> **Data for the task**
[Start of section]

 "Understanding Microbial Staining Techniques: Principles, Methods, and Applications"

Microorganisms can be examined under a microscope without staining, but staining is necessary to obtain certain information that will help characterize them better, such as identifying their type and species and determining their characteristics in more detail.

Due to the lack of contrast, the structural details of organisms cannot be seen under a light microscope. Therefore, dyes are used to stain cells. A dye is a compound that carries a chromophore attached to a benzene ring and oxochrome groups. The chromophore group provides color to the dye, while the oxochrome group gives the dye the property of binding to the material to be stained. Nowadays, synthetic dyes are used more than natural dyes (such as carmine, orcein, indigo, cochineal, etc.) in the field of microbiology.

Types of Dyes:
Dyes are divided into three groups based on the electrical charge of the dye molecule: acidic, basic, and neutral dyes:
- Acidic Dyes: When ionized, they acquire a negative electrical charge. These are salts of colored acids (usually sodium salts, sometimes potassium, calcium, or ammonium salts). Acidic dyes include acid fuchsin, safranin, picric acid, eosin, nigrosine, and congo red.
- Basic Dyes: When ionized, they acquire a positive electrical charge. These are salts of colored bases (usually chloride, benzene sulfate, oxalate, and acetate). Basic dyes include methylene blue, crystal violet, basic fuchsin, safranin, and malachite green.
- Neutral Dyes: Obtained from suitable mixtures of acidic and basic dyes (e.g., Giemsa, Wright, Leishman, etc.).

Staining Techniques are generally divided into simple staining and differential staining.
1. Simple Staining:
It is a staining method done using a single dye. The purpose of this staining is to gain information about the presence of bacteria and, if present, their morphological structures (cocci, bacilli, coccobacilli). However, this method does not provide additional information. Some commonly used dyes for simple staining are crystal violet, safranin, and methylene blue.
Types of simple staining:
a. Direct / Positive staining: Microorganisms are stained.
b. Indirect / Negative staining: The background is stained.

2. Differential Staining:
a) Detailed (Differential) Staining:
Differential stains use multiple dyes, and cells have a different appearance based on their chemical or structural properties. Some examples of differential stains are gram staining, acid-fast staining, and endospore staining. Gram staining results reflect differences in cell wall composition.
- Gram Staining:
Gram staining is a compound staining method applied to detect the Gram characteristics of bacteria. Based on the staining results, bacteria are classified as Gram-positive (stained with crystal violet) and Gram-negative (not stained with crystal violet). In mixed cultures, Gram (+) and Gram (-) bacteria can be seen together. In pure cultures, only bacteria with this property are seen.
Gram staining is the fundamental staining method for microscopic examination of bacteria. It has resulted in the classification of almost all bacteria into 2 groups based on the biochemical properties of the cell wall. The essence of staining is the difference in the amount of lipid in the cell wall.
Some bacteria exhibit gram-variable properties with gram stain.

[End of section]

> **What is expected**
Find how many lines above include "divided"; reply with the number only.

> **Your response**
2